I am trying to get all occurences of a group of patterns in an arbitrary string, much like this:
my $STRING = "I have a blue cat. That cat is nice, but also quite old. She is always bored.";
foreach (my @STOPS = $STRING =~ m/(?<FINAL_WORD>\w+)\.\s*(?<FIRST_WORD>\w+)/g ) {
print Dumper \%+, \@STOPS;
}
But the outcome is not what I expected, and I don't fully understand why:
$VAR1 = {
'FINAL_WORD' => 'old',
'FIRST_WORD' => 'She'
};
$VAR2 = [
'cat',
'That',
'old',
'She'
];
$VAR1 = {
'FINAL_WORD' => 'old',
'FIRST_WORD' => 'She'
};
$VAR2 = [
'cat',
'That',
'old',
'She'
];
$VAR1 = {
'FINAL_WORD' => 'old',
'FIRST_WORD' => 'She'
};
$VAR2 = [
'cat',
'That',
'old',
'She'
];
$VAR1 = {
'FINAL_WORD' => 'old',
'FIRST_WORD' => 'She'
};
$VAR2 = [
'cat',
'That',
'old',
'She'
];
If there is no better solution I could live with what is in @STOPS
in the end and omit the loop. But I would prefer to get every pair of matches separately, and I don't see a way.

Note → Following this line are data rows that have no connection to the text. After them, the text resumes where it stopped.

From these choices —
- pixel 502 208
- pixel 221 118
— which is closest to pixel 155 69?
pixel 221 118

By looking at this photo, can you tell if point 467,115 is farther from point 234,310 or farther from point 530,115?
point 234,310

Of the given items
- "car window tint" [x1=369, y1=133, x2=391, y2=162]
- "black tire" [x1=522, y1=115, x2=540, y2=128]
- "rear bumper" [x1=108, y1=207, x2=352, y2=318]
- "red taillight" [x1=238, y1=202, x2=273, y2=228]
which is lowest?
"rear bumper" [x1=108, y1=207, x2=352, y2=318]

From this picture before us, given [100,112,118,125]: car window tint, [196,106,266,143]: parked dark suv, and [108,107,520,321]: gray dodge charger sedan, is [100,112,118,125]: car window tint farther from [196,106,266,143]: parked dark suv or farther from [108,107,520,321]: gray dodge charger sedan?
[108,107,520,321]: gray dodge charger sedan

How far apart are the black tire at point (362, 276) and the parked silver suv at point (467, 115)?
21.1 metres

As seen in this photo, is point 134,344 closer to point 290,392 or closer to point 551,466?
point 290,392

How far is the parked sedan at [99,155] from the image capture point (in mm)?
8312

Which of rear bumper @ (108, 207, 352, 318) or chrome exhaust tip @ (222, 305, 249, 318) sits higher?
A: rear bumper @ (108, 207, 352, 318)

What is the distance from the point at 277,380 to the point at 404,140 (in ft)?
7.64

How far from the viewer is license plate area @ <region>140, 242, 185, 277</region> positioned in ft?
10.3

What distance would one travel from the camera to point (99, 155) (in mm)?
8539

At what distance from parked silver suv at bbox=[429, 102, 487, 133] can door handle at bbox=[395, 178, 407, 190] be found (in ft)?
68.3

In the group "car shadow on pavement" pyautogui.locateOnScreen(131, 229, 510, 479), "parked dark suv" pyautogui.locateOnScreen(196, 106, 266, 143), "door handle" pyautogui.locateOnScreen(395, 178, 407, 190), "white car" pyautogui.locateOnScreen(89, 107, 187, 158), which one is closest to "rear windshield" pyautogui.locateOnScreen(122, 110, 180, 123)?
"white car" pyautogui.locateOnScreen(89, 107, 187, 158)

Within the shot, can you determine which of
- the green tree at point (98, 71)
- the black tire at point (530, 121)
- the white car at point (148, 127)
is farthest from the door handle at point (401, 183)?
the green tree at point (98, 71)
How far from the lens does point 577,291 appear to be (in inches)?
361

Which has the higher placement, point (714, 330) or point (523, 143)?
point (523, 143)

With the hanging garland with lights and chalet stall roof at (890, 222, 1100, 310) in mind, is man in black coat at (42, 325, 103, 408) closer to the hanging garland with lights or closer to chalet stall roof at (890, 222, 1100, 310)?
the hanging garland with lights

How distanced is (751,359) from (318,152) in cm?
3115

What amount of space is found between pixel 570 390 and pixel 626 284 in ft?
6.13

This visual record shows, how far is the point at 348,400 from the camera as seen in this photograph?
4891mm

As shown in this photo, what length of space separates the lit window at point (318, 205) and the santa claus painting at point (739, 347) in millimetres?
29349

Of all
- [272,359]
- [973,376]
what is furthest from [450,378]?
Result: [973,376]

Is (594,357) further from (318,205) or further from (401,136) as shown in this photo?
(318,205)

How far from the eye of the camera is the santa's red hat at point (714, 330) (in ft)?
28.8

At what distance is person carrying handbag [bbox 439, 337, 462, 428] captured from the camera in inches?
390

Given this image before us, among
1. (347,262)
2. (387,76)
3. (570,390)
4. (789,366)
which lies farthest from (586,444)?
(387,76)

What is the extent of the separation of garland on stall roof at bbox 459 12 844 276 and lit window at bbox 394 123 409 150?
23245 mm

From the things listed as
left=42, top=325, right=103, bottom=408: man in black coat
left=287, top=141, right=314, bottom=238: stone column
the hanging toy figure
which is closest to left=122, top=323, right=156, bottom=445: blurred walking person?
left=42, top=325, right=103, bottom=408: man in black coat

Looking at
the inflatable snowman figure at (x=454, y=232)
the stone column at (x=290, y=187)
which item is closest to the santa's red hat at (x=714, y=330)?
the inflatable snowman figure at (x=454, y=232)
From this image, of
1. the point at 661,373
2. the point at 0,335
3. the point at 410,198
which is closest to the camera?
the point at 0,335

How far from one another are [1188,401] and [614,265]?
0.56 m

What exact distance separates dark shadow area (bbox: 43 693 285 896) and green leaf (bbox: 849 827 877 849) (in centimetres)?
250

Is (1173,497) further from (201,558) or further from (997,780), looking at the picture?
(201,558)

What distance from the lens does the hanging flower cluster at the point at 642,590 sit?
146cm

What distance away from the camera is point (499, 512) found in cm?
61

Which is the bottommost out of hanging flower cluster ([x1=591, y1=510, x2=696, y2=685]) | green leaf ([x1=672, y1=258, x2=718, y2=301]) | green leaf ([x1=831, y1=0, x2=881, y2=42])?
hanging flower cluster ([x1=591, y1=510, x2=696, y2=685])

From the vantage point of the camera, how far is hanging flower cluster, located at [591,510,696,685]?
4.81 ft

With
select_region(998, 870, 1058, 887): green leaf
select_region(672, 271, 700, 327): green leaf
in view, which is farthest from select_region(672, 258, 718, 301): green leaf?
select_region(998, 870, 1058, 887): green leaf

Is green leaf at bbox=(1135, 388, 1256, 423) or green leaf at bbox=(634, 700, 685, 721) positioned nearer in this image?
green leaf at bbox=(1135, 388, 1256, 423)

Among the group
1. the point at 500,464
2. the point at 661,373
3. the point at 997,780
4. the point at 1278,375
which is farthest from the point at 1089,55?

But why then is the loop executed multiple times anyway?
Thank you in advance, and Regards,
Mazze
You need to use a while
loop not a for
loop:
while ($STRING =~ m/(?<FINAL_WORD>\w+)\.\s*(?<FIRST_WORD>\w+)/g ) {
print Dumper \%+;
}
Output:
$VAR1 = {
'FIRST_WORD' => 'That',
'FINAL_WORD' => 'cat'
};
$VAR1 = {
'FIRST_WORD' => 'She',
'FINAL_WORD' => 'old'
};
The for
loop gathers all the matches at once in @STOPS
and %+
is set to the last global match. The while
loop allows you to iterate through each global match separately.
According to perldoc perlretut:
The modifier
/g
stands for global matching and allows the matching operator to match within a string as many times as possible. In scalar context, successive invocations against a string will have/g
jump from match to match, keeping track of position in the string as it goes along. You can get or set the position with thepos()
function.